*RECORDED DATA*.
+++++

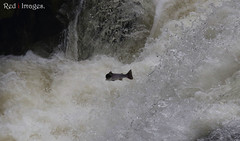 Wrong direction. (northernkite) Tags: white water river salmon falls rapids dee spawn leap banchory headwaters feugh
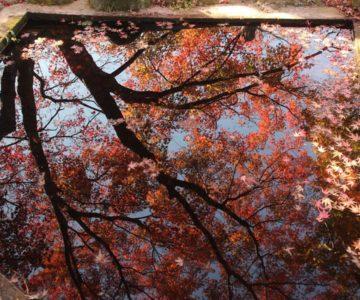 三十路苑 紅葉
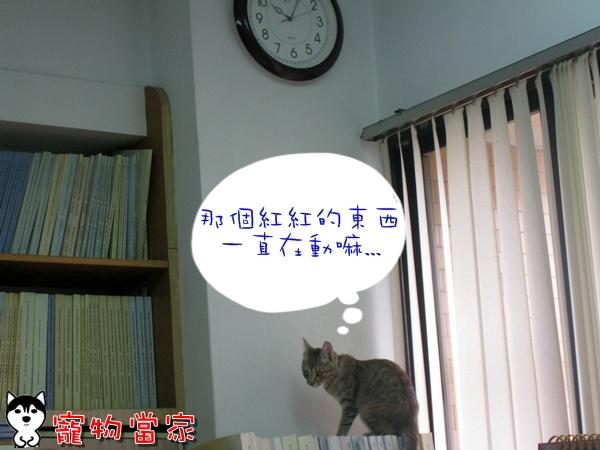 哈士奇居家清潔公司-寵物當家-Bunny的好奇心8.JPG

+++++

*ACTION ITEM*. Everything in the material except the pictures should be restated word for word.

*SOLUTION TO THIS PROBLEM*.
 Wrong direction. (northernkite) Tags: white water river salmon falls rapids dee spawn leap banchory headwaters feugh
 三十路苑 紅葉
 哈士奇居家清潔公司-寵物當家-Bunny的好奇心8.JPG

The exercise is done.